The U.S. Department of Justice announced it has frozen, seized and moved to forfeit more than $578 million in digital assets tied to transnational Chinese criminal organizations that targeted U.S. residents through websites and social media. The actions are part of a coordinated effort by the District of Columbia’s Scam Center Strike Force, created last November by U.S. Attorney Jeanine Pirro to combat Southeast Asian cryptocurrency fraud and related scams.
Pirro said cryptocurrency seizures are central to the Strike Force’s work, and her office will pursue forfeiture through the courts while seeking to return recovered funds to victims where possible. The DOJ notice indicated much of the seized crypto will not be redirected into the Strategic Bitcoin Reserve established by executive order in March 2025.
Public trackers such as BitcoinTreasuries.NET estimate that U.S. authorities may already hold as many as 328,372 BTC from various criminal seizures, though the White House had not publicly confirmed the size of any government-held digital asset stockpile at the time of the DOJ notice.
The seizures come amid a sharp rise in crypto-related scams in 2025. Blockchain analytics firm Chainalysis reported that impersonation crypto scams climbed roughly 1,400% year over year in 2025, driven by tactics like pig-butchering and fake investment schemes; the average amount stolen in these impersonation cases rose by about 600% over the same period.
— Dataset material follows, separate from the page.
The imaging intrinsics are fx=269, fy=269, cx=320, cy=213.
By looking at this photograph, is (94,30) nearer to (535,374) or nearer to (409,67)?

Prosecutions have followed the uptick in fraud. Earlier this month, a judge handed down a 20-year prison sentence to an individual convicted of orchestrating a pig-butchering scheme that stole more than $73 million, with many victims based in the United States.
The DOJ’s announcement underscores a growing enforcement focus on disrupting cross-border crypto fraud networks, recovering illicit proceeds, and seeking restitution for victims while navigating questions about the disposition of seized digital assets.